- **Passage provided**
▼

Sunday, May 25, 2003
Partners negotiate financing for La Vueltosa in Venezuela
05/19/2003 - Source: Business News Americas (<a href=www.latintrade.com>LatinTrade-BNamericas.com) - The governments of Venezuela and Brazil, together with France's Alstom, are negotiating financing for the US$160mn La Vueltosa hydroelectric dam in western Venezuela, Alstom Brazil systems manager Edwaldo Tamberg told BNamericas.
A consortium of Alstom Brasil's Power Environment unit and the French parent company Alstom signed May 11 a turnkey contract with the Uribante Caparro Development (DESURCA) unit of state power company Cadafe to build the powerhouse, transmission lines and two substations for La Vueltosa.
Talks are ongoing with Brazil's national development bank BNDES and French export development agency Coface, Tamberg said. The final division of work depends on the outcome of these talks, but preliminary calculations suggest 80% will be supplied from Alstom Brazil and 20% from Alstom France, he said.
The whole project is brokered on recent talks between the Brazilian and Venezuelan presidents, Luiz Inacio Lula da Silva and Hugo Chavez, and the prioritization of bilateral trade and partnership, Tamberg said.
As well as determining financing, this also helps mitigate some of the political risk, Tamberg explained. Because the talks are between the two governments any default on payment would be with the government and not Alstom, Tamberg said.

▲

- **Data excerpts**
▼

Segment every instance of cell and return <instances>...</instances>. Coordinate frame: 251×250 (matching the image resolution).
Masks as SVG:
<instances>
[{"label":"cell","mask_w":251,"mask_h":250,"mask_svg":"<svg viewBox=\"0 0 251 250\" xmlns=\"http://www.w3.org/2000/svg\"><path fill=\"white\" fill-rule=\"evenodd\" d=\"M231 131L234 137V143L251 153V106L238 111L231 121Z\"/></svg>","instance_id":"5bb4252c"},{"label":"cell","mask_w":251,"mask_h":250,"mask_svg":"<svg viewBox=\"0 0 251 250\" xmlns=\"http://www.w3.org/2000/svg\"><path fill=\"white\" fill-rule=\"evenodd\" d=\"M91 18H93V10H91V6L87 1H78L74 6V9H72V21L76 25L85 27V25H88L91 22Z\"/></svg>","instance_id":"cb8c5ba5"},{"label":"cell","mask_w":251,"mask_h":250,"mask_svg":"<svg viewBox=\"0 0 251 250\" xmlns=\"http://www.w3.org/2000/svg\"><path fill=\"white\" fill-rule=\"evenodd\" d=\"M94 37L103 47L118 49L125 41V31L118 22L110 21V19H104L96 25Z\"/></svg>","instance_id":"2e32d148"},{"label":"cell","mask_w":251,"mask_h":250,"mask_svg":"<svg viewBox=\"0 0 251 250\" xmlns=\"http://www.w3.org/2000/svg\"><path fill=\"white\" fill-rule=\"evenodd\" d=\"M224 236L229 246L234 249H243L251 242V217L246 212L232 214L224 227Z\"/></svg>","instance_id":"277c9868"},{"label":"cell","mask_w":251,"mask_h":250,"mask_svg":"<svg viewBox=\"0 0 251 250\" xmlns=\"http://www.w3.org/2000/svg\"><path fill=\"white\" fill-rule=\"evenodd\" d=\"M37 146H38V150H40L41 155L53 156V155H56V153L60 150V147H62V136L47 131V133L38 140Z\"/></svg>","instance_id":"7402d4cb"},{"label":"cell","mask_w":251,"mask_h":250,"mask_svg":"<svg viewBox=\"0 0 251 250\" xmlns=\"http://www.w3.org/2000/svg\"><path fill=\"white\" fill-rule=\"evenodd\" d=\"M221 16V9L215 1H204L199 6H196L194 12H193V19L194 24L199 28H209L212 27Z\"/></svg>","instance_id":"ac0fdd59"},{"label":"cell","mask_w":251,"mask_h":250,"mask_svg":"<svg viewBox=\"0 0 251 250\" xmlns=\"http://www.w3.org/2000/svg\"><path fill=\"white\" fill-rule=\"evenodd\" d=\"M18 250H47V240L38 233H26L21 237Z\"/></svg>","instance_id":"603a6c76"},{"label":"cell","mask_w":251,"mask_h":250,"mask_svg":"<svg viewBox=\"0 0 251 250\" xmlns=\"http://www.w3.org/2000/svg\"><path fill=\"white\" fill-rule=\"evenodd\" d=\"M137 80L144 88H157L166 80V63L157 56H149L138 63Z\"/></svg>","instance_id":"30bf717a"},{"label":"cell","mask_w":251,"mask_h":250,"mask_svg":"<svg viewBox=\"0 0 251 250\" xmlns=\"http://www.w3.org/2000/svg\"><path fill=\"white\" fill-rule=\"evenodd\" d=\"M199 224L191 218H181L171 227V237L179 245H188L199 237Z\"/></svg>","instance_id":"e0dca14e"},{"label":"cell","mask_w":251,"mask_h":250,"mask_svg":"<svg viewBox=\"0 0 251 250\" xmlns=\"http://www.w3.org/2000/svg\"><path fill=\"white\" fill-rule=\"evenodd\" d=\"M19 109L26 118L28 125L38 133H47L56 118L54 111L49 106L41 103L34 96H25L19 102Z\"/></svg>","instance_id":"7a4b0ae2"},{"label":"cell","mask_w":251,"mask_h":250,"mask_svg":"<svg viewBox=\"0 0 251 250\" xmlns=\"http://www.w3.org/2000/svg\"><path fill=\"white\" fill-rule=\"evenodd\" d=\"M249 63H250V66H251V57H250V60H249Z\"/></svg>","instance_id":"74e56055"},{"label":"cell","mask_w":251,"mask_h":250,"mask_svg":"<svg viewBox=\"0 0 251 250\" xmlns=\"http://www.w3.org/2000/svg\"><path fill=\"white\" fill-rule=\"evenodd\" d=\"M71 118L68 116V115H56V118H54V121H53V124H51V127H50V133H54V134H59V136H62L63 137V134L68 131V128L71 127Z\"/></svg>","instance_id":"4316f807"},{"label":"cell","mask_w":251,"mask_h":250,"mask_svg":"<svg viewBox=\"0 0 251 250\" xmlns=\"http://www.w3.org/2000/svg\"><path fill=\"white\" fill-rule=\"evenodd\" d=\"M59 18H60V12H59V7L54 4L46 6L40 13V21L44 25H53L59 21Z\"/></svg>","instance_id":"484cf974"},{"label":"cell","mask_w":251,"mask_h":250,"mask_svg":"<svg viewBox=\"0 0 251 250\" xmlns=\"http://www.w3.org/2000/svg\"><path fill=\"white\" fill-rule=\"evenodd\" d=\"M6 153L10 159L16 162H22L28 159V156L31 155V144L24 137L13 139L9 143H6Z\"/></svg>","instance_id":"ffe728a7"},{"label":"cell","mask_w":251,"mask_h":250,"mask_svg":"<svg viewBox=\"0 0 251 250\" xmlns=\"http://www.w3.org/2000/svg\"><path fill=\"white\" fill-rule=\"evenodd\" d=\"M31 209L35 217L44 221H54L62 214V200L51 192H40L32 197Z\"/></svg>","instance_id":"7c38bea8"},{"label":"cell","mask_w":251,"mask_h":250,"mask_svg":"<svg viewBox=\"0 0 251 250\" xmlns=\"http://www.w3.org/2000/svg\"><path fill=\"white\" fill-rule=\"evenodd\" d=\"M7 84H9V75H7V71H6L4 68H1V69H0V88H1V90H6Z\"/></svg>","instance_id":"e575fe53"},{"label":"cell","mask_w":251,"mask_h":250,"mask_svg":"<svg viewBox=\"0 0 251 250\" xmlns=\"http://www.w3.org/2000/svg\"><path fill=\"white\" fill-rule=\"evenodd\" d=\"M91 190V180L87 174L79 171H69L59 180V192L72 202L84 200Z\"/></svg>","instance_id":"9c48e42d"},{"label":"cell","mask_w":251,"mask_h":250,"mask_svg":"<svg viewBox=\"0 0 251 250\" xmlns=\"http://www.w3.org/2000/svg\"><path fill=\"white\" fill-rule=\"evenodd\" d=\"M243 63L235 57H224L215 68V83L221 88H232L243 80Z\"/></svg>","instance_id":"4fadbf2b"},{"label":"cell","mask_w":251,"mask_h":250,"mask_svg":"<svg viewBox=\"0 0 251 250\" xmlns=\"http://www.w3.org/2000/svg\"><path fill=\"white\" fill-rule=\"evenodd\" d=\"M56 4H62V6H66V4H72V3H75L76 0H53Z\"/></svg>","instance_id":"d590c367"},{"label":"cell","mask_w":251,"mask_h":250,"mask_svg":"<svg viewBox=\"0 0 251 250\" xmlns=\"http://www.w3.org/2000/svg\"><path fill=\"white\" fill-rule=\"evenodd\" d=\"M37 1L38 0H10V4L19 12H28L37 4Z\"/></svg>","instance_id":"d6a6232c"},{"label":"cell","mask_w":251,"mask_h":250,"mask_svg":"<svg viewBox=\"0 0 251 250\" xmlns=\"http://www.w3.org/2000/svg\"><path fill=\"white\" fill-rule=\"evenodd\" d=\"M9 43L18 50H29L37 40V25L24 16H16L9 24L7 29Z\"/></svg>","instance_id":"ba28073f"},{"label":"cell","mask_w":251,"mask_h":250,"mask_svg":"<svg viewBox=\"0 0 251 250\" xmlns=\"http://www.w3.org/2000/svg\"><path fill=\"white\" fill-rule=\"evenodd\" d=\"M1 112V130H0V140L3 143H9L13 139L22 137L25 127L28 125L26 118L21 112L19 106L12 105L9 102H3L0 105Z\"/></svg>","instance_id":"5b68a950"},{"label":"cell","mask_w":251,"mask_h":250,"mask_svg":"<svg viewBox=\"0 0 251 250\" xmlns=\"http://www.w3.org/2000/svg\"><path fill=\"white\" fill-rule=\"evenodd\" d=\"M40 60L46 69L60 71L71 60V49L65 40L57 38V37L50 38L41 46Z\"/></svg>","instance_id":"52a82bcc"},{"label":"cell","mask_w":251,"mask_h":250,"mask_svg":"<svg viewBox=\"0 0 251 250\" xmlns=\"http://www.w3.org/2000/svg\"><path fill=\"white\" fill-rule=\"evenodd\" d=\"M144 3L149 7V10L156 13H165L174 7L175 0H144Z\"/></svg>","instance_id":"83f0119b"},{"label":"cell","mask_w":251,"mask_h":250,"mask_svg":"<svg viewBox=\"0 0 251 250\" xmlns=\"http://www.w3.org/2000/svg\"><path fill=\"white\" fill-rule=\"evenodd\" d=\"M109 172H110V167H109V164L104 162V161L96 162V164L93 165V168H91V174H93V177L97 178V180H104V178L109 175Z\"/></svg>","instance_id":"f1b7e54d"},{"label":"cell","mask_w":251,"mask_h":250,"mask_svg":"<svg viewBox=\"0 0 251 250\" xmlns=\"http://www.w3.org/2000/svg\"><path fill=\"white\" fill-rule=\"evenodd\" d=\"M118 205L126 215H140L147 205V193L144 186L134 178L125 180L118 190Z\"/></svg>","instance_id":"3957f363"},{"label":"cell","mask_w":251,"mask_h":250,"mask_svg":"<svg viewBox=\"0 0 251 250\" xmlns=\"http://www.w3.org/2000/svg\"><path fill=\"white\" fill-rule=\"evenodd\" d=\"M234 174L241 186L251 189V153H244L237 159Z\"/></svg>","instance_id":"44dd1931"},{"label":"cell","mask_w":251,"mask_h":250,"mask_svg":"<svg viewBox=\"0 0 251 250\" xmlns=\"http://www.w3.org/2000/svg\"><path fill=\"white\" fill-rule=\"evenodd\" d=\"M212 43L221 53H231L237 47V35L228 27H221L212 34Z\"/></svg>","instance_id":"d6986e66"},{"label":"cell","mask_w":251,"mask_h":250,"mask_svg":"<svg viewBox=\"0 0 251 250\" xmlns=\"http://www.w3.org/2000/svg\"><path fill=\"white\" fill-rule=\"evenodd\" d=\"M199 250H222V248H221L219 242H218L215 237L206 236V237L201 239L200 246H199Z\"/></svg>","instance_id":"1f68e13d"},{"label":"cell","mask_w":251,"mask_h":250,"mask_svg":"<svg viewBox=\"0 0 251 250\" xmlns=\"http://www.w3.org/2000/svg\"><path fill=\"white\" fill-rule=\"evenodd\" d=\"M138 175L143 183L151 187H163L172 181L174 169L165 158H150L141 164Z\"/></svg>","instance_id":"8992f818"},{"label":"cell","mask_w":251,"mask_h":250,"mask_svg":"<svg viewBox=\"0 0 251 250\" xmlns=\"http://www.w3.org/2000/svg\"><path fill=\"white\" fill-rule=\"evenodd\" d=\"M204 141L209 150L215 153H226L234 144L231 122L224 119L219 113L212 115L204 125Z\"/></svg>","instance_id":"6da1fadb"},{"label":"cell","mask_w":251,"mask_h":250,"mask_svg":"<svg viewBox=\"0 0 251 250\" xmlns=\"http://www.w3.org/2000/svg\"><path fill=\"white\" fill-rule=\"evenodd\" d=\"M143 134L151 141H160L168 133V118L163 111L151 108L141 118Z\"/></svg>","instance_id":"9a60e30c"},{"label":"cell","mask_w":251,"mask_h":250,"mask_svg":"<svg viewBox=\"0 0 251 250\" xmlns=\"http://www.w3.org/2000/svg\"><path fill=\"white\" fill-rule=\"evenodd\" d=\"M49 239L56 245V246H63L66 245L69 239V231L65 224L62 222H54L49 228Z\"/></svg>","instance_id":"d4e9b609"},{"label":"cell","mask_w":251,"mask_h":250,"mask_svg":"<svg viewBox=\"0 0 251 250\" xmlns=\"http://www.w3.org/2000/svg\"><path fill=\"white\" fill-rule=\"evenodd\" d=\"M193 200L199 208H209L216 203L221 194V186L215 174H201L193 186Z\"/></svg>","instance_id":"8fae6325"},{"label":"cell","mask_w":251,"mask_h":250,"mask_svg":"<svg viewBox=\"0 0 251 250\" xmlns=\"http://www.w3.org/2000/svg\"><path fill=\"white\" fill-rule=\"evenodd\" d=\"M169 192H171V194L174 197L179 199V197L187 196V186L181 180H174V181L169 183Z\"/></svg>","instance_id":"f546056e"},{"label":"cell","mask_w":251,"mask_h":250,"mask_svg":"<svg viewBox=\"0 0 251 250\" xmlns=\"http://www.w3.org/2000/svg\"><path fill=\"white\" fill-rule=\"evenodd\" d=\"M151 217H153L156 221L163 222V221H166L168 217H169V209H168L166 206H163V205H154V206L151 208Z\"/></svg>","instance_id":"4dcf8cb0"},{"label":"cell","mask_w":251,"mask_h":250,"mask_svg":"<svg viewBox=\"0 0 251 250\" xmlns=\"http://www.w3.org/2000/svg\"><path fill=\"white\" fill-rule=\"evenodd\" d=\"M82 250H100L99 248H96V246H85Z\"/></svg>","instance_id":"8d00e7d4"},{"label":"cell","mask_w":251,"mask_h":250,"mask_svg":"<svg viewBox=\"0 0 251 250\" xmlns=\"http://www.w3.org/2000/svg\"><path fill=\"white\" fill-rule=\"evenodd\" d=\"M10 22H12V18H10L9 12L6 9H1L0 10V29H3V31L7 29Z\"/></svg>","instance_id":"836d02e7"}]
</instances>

▲

- **What you are asked to do**
Revise the La Vueltosa financing article from "Sunday, May 25, 2003" to "for La Vueltosa.", putting "power station" in place of "powerhouse".

- **Result for this exercise**
Sunday, May 25, 2003
Partners negotiate financing for La Vueltosa in Venezuela
05/19/2003 - Source: Business News Americas (<a href=www.latintrade.com>LatinTrade-BNamericas.com) - The governments of Venezuela and Brazil, together with France's Alstom, are negotiating financing for the US$160mn La Vueltosa hydroelectric dam in western Venezuela, Alstom Brazil systems manager Edwaldo Tamberg told BNamericas.
A consortium of Alstom Brasil's Power Environment unit and the French parent company Alstom signed May 11 a turnkey contract with the Uribante Caparro Development (DESURCA) unit of state power company Cadafe to build the power station, transmission lines and two substations for La Vueltosa.